Your task:
Carry the passage below on Commonwealth sentencing for social security fraud forward from its last sentence.

Reading text:
━━━━━━━━━━━━━━━━
Relevant considerations in Commonwealth sentencing

  1. Section 16A(1) of the Crimes Act requires that a court must impose a sentence that is of a severity appropriate in all the circumstances of the offence. 

  2. Section 16A(2) requires that a court take into account certain factors where relevant and known to the court.

  3. In this case, the relevant factors include:

    1.the nature and circumstances of the offence;

    2.the course of conduct involved in the offence;

    3.the loss resulting from the offence;

    4.the degree to which the offender has shown contrition (including by making reparation for the loss);

    5.that the offender pleaded guilty;

    6.personal and general deterrence;[37]

    7.the need to ensure the offender is adequately punished for the offence;

    8.the character, antecedents, age, means, and physical or mental condition of the offender; and

    9.the prospects of rehabilitation of the offender.

Social security fraud

[37] Section 16A(2) of the Crimes Act was amended to include sub‑paragraph (ja), adding general deterrence to the list of factors.  The amendment became operative on 27 November 2015 but applies whether or not the person is convicted before or after that date:  Crimes Legislation Amendment (Powers, Offences and Other Measures) Act 2015 (Cth), s 2, sch 7 items 1 ‑ 2.

  1. The relevant principles to be applied in relation to social security offending are well‑established.  Mazza JA in De Faria v The State of Western Australia said:[38]

    Offences of this type are prevalent, relatively easy to commit and often difficult to detect.  They have the tendency to undermine the integrity of the social security system.  In cases involving sustained and deliberate fraud, general deterrence is a very important factor.  In such cases, immediate imprisonment is the ordinary disposition, although each case must be decided on its own facts … As was pointed out in Kovacevic v Mills:

    'Substantial mitigating circumstances, and in some cases considerations of mercy and leniency may lead to the conclusion that a sentence of imprisonment is inappropriate or that such a sentence is appropriate, but that the imprisonment need not be served [43].'

    [38] De Faria v The State of Western Australia [2013] WASCA 116 [159].

  2. In Guerrero v Dickson, Hall J provided a useful summary of sentences customarily imposed in social security fraud cases.  In short:[39]

    1.Where the offending conduct has occurred over a lengthy period of months or years and has resulted in the dishonest obtaining of a large amount of money, an immediate term of imprisonment is usually imposed;

    2.Immediate imprisonment is almost invariably imposed for offending where the amount defrauded exceeds $30,000; and

    3.For frauds involving less than $15,000, sentences include immediate imprisonment and non‑custodial dispositions.
━━━━━━━━━━━━━━━━
Source data:
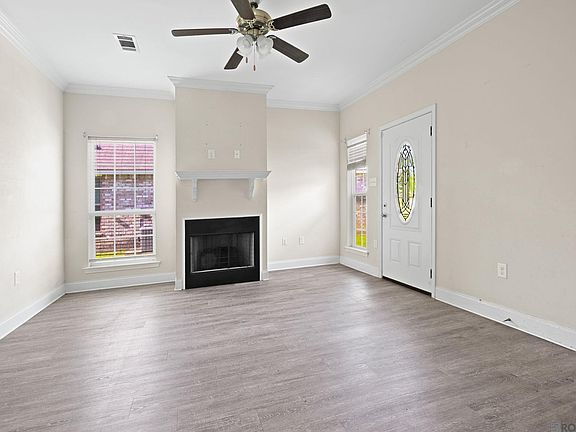 3rd image of 1949 Ravier Ln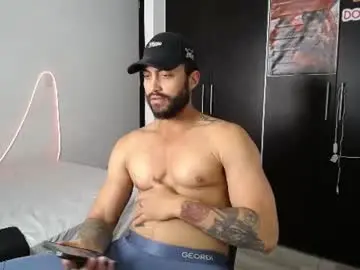 Chaturbate Watch Live Sex Cams of claybrown_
━━━━━━━━━━━━━━━━
Written answer:
Evaluation of ground 1 of the appeal

[39] Guerrero v Dickson [54] ‑ [55].

  1. The offence was very serious, occurring over a period of about two years and six months.  The respondent intentionally misrepresented her true financial circumstances every fortnight over that period, making over 60 false declarations.  She received nearly $30,000 by her deception.

  2. Social security fraud offences are prevalent.  General deterrence is a very important factor.

  3. The respondent is making reparation.  This is under compulsion, so is not an indication of contrition.  However, as noted above, I accept that she is remorseful. 

  4. The respondent pleaded guilty at the earliest reasonable opportunity.

  5. In light of her otherwise good character and antecedents, the need for personal deterrence is of less significance than might otherwise be the case.  For the same reason, she has reasonable prospects of rehabilitation.

  6. The respondent's age, character and antecedents are summarised above.  The respondent has no physical or mental health issues.

  7. There is nothing in the respondent's character or antecedents to justify the exceptional use of s 19B.

  8. It is not unusual for social security fraud offenders to be single persons with dependents and to be otherwise of good character.[40]

    [40] Moreland v Snowdon [2007] WASC 137 [44].

  9. The respondent's financial circumstances were not unusual and were not entirely created by events outside of her control.  It is true that, for an unknown period of time, the respondent was receiving $500 per week in compensation payments instead of her regular wages of $630 per week, due to an injury.  It is unfortunate that the magistrate was not told when this began and for how long it continued.  However, even if she was receiving the lower amount throughout the entire period of offending, she was still receiving substantially more than she was declaring.[41]  On the last 43 fortnights of the offending period, she declared her income to be $185.

    [41] The respondent declared an income of more than $500 on only one occasion.

  10. In addition, the respondent's financial obligations included matters that could not be characterised as necessary.  Among the financial obligations listed by her counsel were private school fees.[42]

    [42] ts 3, 3 March 2017.

  11. Finally, her deception occurred over a two and a half year period, in which she had plenty of time to rearrange her financial obligations or to seek assistance from lawful sources.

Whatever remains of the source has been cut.